Completing Verify Privilege Manager Installation from Website

Verify Privilege Manager is now ready to complete installation. Open a browser and navigate to where your Verify Privilege Manager Setup is located, for example: https://localhost/TMS/Setup. It will request windows credentials which must be the credentials for a local administrator on the web server.

The site will detect that is does not have the proper database configuration and walk you through installing the initial database objects.

Install Database screen

After this initial step, you will be presented with a list of Verify Privilege Manager features you can choose to install.

  1. Select Add/Remove Product Features​.

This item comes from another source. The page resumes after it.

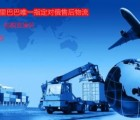 俄罗斯包税双清关专线到门有保障―7077国际物流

  2. Select Application Control and Verify Privilege Manager. This will automatically also select any prerequisites they require.

    Each feature is delivered as a NuGet Package, the package will unzip, add files to the Privilege Manger website, and update the database with its required objects. Installing the database and features may take several minutes.

  3. Click Show Install Log​ to reveal installation progress.

Once all features have been installed, Verify Privilege Manager is ready to use! Refer to the Getting Started section for setup and configuration advice.

IBM Security recommends to create a back-up copy of the Verify Privilege Manager web application folder after installation or upgrades.